My understanding is that Photoshop competes because it had an established customer-base and Gimp is so inferior that anybody that had a dime would buy Photoshop. Iow, they don’t compete in the same marketspace.
”If there's economic merit to opensource (and I have a hard time believing there isn't, given the major corporate presence as well as the small but successful companies) then you just have to compete the best you can. If there is no economic merit, then you're competing against people who are doing it for fun, and if you can't compete successfully against a bunch of goof-offs then you're in the wrong business. “

Anybody that thinks OSS coders are solely made up of goof-offs is delirious, imv (in my view). The competition is between coders that are wealthy enough to supply their needs elsewhere and coders trying to make a living off of their work by selling their work.

As to the economic merit, of course there’s some. And the economics of bait-and-switch: “We’ll give it away, (by appearance only.. ..or until...)” is basically the economics of Microsoft. Yeah, it works.
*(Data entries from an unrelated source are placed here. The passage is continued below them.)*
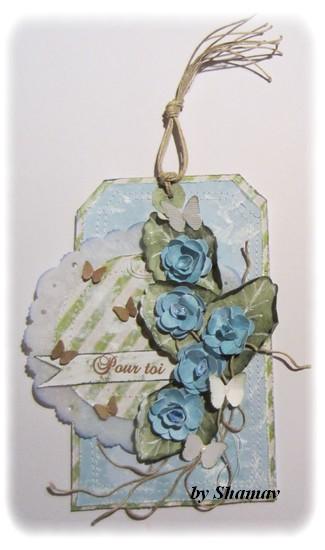 tag bleu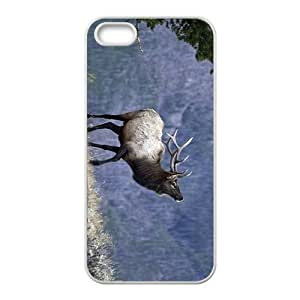 The Deer Hight Quality Plastic Case for Iphone 5s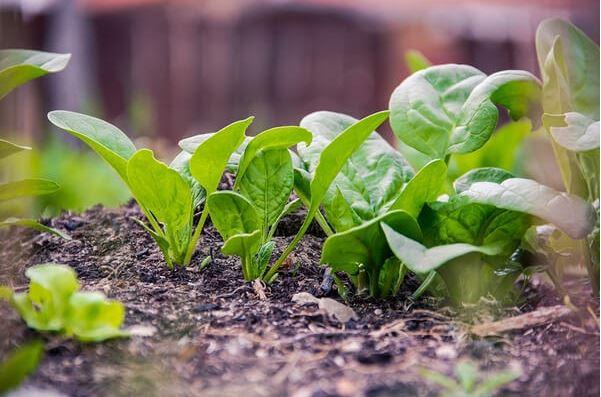 hạt gióng rau ngắn hạn
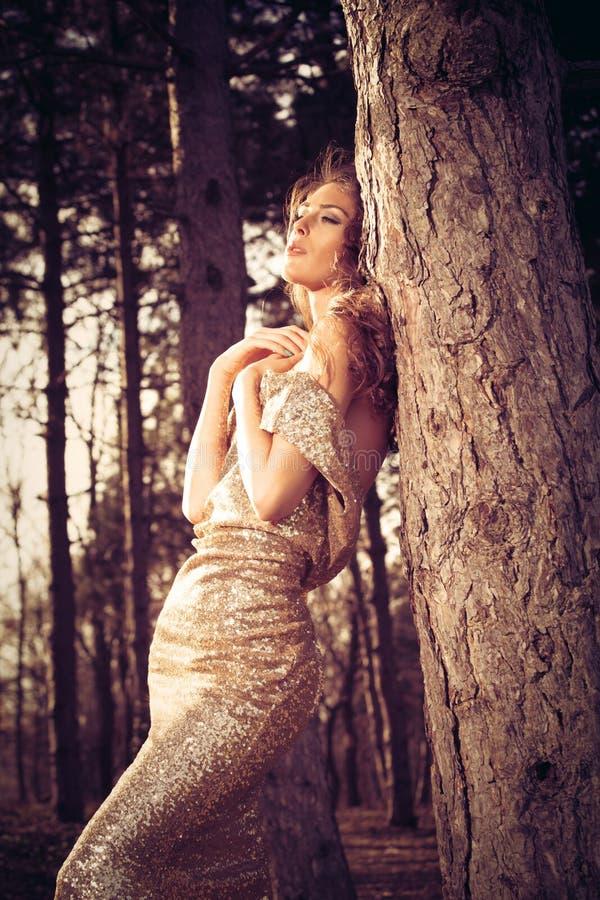 Mujer elegante en madera imagen de archivo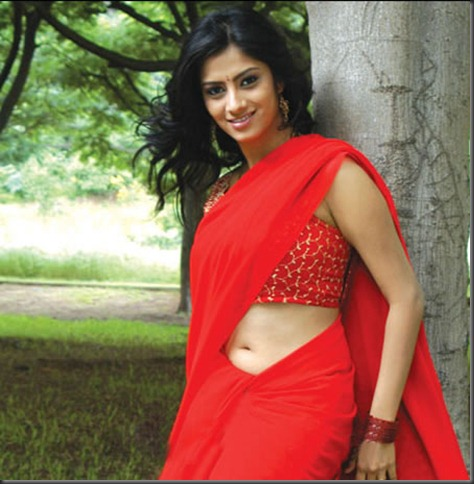 Sindhu Tolani in red saree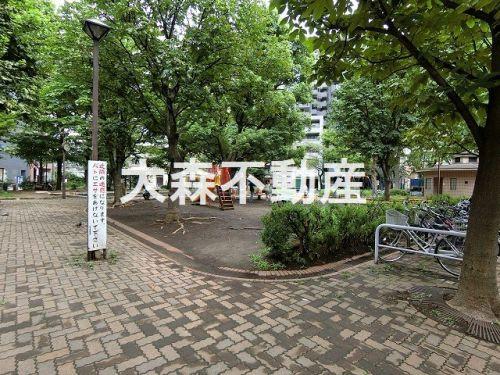 入新井公園の画像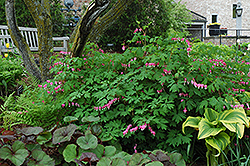 Old Fashioned Bleeding Heart (Dicentra spectabilis) at North Branch Nursery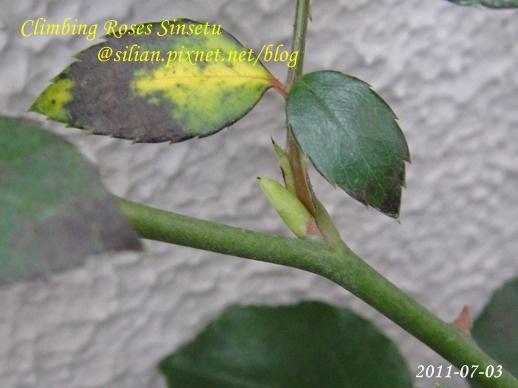 蔓玫 新雪 Climbing Roses Sinsetu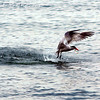 Your Tern To Catch Dinner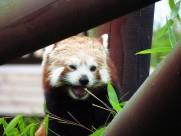 活泼可爱的小熊猫图片(13张)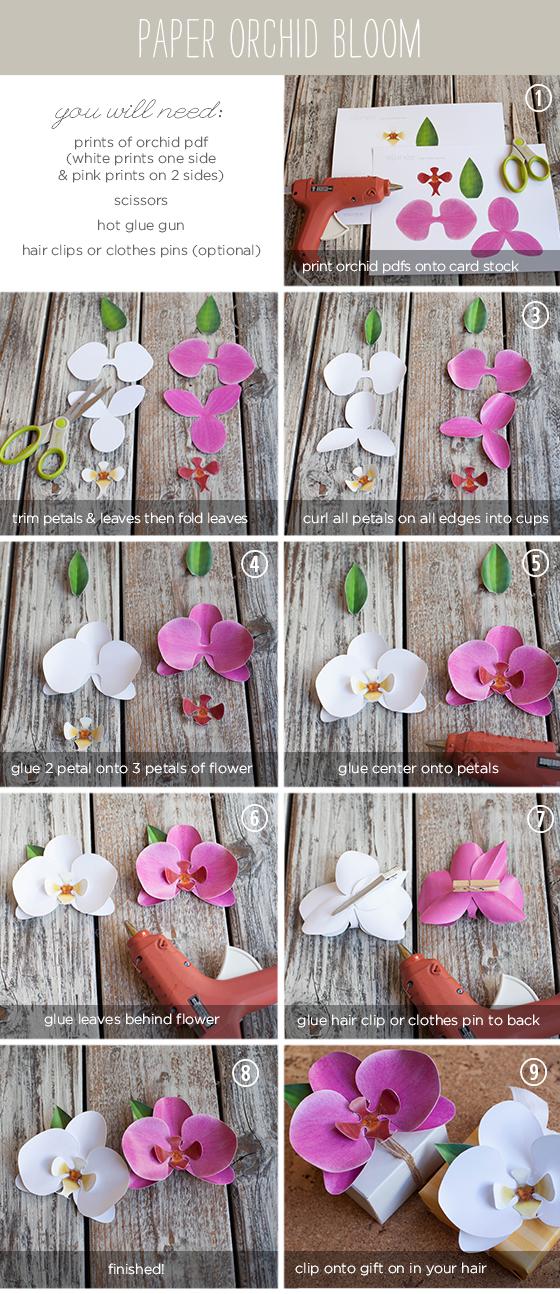 Лепестки цветов для поделок
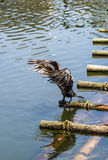 Wet bird Royalty Free Stock Photography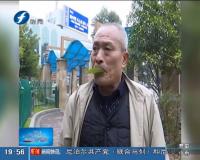"""江西赣州:六旬老人很会""""吹""""  树叶能奏百首歌"""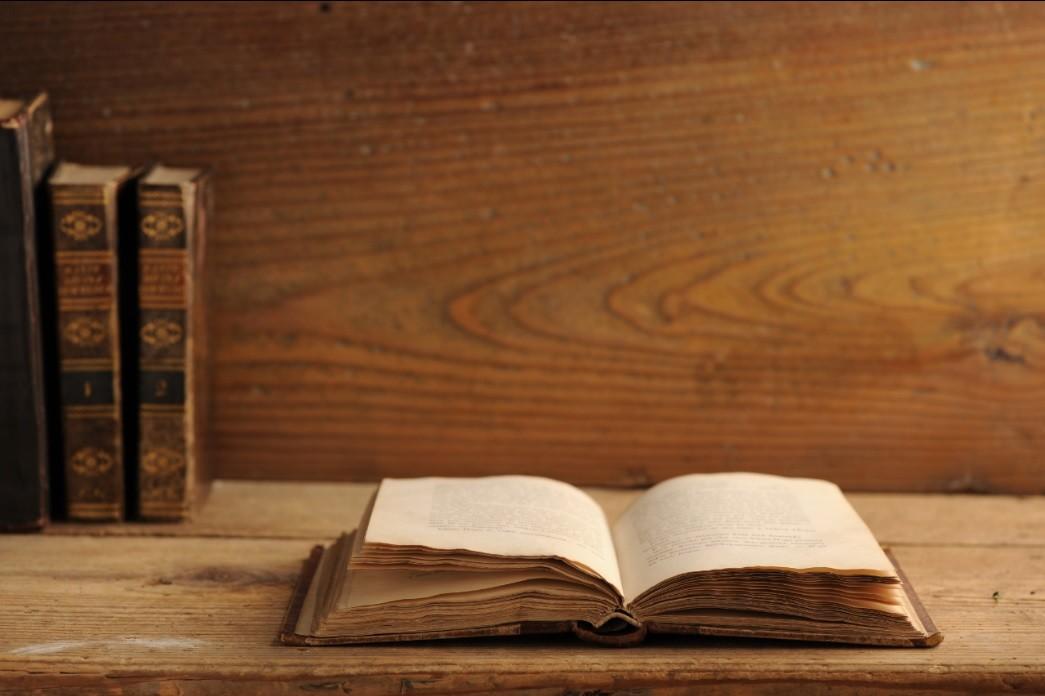 História da língua portuguesa em resumo: do período românico ao século XVI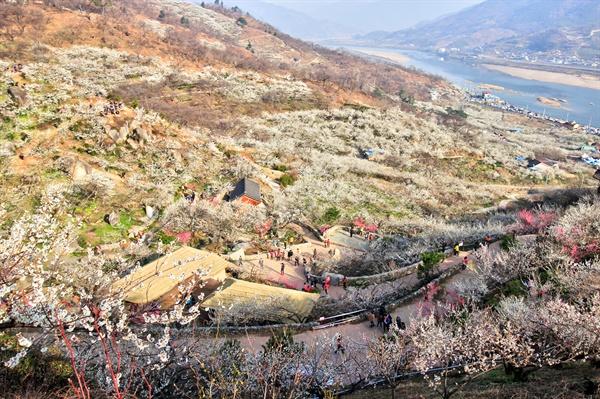 광양매화마을 섬진강은 굽이굽이 흘러 화사한 매화꽃 덮은 마을을 안고 있다.
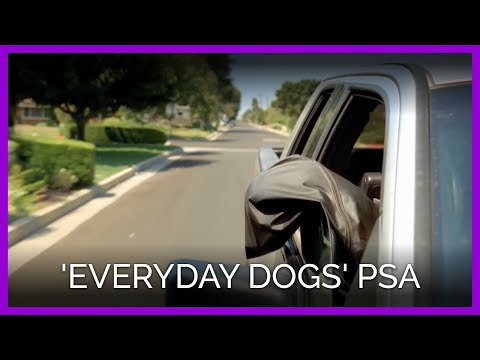 PETA's 'Everyday Dogs' PSA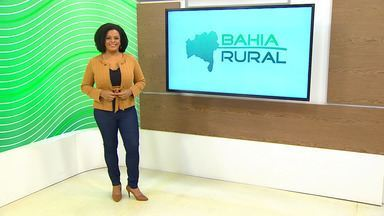 Bahia Rural Assista Online No Globoplay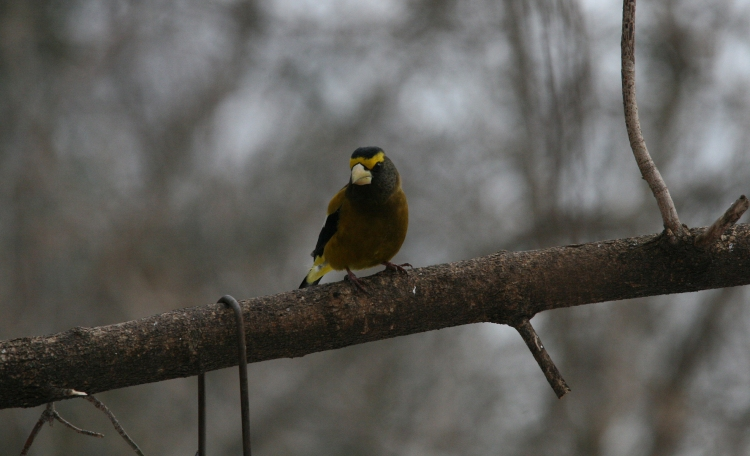 Male evening grosbeak on tree limb at High Park in Toronto, ON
Back a while ago I had several e-mails and e-discussions with Jay Maynard of the Hercules Project (iirc). (I’m sure it’s a fine product, but it runs on mainframes and I don’t...) Finally he admitted that it cost money to develop software and the money spent was essentially advertising expense. They sold the support for their software, and that paid for the development costs. Although the development costs were apparently small, “there ain’t no sucha thang as a free lunch”(tm)...;-). It is, per usual, unfair to those who pay for the support, because the user’s that don’t pay are being subsidized by those who do.
Furthermore, that leads to developing a product that needs support, which from the user’s viewpoint is rather a backwards methodology.
And speaking of so-called methodologies: When I talk of economic merits of OSS, or lack thereof, I mean I’m looking for ones that are not available to paid-source products, if any.
As I said I’ve purchased and worked on software that included source in the price.. Ones that you had to pay either a little or a lot extra to get the source... And worked with ones where the source was not offered. Seen packages where no custom mods were allowed, on the theory that if a change was needed, it was automatically put in the base code so all customers could benefit. This in paid-for packages, so the meme that “you get to see the source!!!” don’t fly ‘round here (nor does it hunt...;-)...
So I misstated the question(s). So what are these economic benefits, those that aren’t available to non-OSS, and who do they work for and who do they work against (normally the end-user) is my question?

”It's gonna be tough, because the opensource model tends to make software development cheaper...sometimes a lot of your code is already written for other opensource projects.”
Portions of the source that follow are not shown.